| DOCUMENTO |

Allora l'Imbonati stesso prende a parlare, e dice come un affetto
imperioso lo muova a ritornar presso di lui, che, nel fine di sua
vita, era stato oggetto dei suoi più vivi desiderii:

                          E sai se, quando
     Il mio cor nelle membra ancor battea,
     Di te fu pieno, e quanta parte avesti
     Degli estremi suoi moti.--Or, poi che dato
     Non m'è, com'io bramava, a passo a passo,
     Per man guidarti su la via scoscesa,
     Che, anelando, ho fornita, e tu cominci,
     Volli almeno una volta confortarti
     Di mia presenza.

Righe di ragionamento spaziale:
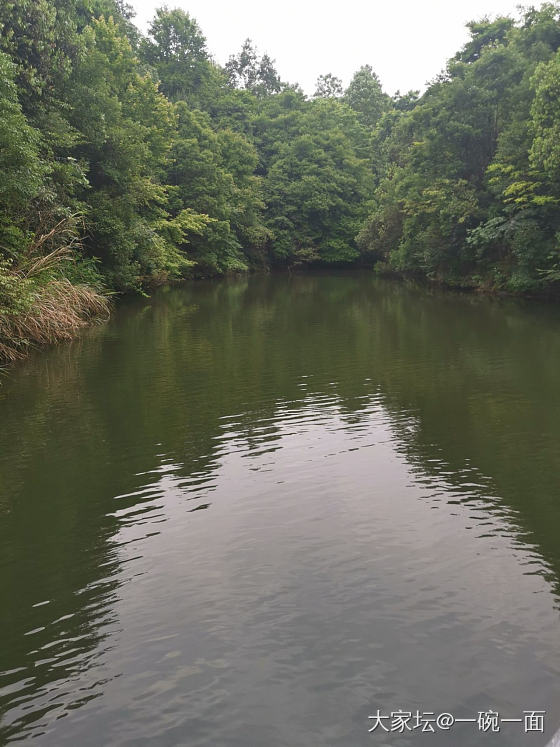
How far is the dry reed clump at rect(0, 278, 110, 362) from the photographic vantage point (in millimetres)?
12836

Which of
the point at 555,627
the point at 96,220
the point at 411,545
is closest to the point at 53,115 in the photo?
the point at 96,220

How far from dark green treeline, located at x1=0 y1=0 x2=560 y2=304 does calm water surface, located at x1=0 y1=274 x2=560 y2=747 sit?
5.82m

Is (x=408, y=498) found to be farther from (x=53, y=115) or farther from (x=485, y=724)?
(x=53, y=115)

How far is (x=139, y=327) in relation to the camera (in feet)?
61.0

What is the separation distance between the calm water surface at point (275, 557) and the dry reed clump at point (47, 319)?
1441 millimetres

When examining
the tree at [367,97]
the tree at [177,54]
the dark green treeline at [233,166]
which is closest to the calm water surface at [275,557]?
the dark green treeline at [233,166]

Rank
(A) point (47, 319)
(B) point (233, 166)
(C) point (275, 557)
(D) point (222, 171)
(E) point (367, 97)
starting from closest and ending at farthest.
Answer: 1. (C) point (275, 557)
2. (A) point (47, 319)
3. (D) point (222, 171)
4. (B) point (233, 166)
5. (E) point (367, 97)

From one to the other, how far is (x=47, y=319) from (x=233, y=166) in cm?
3387

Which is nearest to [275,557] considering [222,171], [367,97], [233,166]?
[222,171]

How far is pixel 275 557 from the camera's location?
504cm

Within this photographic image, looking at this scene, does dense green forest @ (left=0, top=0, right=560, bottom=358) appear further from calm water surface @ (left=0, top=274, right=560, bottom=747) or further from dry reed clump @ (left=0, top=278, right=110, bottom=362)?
calm water surface @ (left=0, top=274, right=560, bottom=747)

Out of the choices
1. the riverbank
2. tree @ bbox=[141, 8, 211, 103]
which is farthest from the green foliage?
tree @ bbox=[141, 8, 211, 103]

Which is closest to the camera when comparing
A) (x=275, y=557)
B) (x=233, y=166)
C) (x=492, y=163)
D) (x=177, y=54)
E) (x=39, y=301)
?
(x=275, y=557)

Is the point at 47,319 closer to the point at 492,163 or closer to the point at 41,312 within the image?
the point at 41,312
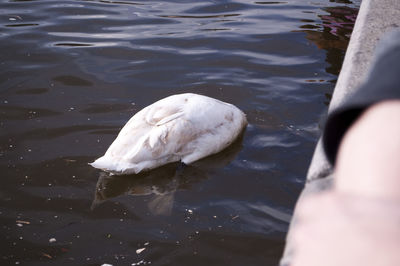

| ISTRUZIONI |
(1) Riassumi il brano in due frasi.
(2) Stampa il passo del brano che si apre con le parole contenenti "Allora l'Imbonati stesso" e si chiude con "Di mia presenza.".
Le righe sono materiale separato dal brano.

| SOLUZIONI |
(1) L'Imbonati prende la parola e dice che un affetto imperioso lo spinge a tornare presso colui che, alla fine della sua vita, era stato oggetto dei suoi desideri più vivi. Nei versi ricorda che il suo cuore, quando ancora batteva, fu pieno di lui; poiché non gli è concesso guidarlo passo passo sulla via scoscesa che egli ha già percorso e l'altro comincia, ha voluto confortarlo almeno una volta con la sua presenza.

(2)
Allora l'Imbonati stesso prende a parlare, e dice come un affetto
imperioso lo muova a ritornar presso di lui, che, nel fine di sua
vita, era stato oggetto dei suoi più vivi desiderii:

                          E sai se, quando
     Il mio cor nelle membra ancor battea,
     Di te fu pieno, e quanta parte avesti
     Degli estremi suoi moti.--Or, poi che dato
     Non m'è, com'io bramava, a passo a passo,
     Per man guidarti su la via scoscesa,
     Che, anelando, ho fornita, e tu cominci,
     Volli almeno una volta confortarti
     Di mia presenza.